When regulators or investors came to visit Theranos’ offices, they were duped. “They locked the proprietary Edison machines and did not show them to the regulators,” Gardner said. “They did all these tests on standard machines and other commercially available devices.” Following Carreyrou’s article, Holmes denied all of the accusations. Gardner told European CEO: “She’s a pathological liar and she’s left a trail of destruction in people’s lives, including patients… and employees.”

Now, the lies have come to the fore. In 2018, both Holmes and Theranos were sued by the US Securities and Exchange Commission for “massive fraud”. By June of that year, Holmes was ousted as CEO of Theranos, while a grand jury indicted both Holmes and Balwani for having “engaged in a multimillion-dollar scheme to defraud investors, and a separate scheme to defraud doctors and patients”. Their trial is set for August 2020, with both of the accused pleading not guilty to the charges.

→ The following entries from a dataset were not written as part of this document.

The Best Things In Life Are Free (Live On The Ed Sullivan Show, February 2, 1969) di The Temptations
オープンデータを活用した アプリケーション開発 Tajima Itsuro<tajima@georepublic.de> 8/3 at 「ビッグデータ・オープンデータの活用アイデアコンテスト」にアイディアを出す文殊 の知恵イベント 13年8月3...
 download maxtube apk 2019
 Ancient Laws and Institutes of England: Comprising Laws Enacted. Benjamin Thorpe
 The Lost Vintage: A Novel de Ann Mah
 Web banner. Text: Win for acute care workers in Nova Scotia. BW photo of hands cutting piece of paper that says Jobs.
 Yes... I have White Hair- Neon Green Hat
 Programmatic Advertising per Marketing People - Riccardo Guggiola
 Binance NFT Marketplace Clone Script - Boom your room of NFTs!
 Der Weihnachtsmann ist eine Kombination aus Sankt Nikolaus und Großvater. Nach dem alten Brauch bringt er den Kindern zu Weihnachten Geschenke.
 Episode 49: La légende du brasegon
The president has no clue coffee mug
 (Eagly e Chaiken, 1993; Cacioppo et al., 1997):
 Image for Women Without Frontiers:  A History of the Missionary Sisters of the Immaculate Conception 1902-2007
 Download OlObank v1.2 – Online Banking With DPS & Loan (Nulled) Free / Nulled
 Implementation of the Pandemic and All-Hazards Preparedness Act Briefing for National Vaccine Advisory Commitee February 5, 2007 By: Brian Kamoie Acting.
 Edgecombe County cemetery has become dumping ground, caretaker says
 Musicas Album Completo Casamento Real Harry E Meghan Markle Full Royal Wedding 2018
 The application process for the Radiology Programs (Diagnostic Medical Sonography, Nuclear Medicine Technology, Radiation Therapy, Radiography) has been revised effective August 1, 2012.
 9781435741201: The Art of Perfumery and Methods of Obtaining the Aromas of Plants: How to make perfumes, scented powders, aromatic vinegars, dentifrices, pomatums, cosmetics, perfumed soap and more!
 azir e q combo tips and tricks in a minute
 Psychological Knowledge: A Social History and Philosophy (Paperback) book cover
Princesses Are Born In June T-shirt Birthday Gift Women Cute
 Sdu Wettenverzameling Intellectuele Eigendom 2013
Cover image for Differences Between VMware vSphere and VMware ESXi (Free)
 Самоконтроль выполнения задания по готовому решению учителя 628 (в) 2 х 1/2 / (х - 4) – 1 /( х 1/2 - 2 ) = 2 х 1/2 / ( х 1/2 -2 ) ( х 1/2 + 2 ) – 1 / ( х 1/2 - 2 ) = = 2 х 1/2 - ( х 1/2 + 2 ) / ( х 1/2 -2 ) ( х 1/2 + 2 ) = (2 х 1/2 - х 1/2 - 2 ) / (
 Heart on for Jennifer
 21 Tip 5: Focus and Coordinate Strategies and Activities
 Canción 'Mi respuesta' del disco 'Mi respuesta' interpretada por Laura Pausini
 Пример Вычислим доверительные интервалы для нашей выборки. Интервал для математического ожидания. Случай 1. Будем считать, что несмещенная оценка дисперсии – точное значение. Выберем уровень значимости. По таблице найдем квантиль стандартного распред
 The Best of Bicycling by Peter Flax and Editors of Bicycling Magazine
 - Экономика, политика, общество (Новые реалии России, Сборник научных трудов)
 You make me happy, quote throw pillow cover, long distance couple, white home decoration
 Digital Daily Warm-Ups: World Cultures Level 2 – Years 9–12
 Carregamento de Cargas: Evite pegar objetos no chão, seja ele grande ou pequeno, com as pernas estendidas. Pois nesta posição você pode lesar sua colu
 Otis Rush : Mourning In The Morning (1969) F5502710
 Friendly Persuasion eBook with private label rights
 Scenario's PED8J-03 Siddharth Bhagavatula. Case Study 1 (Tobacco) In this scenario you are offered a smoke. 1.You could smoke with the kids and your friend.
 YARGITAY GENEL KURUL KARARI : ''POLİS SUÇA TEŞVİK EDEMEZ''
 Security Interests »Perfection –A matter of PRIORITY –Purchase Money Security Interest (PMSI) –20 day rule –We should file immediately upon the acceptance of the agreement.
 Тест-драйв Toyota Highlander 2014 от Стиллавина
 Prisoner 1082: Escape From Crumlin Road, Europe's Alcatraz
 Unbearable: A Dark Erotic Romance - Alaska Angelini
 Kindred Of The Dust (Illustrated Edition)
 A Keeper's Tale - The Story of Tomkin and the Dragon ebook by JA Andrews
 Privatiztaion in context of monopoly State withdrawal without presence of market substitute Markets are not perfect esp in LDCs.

Holmes managed to pull the wool over (almost) everyone’s eyes: seasoned politicians, incredibly successful investors, the tech elite and the media. Her audacious capacity to lie was almost unfathomable. Perhaps she was motivated by a desire to help people but, when looking at Holmes’ history, it seems her grandiose self-image and ambition to become a legend drove her above all else. If she had taken the advice of others on board and created a less toxic, more fruitful environment at Theranos, perhaps Holmes could have come closer to achieving her goals. Instead, she created a legacy of an entirely different kind.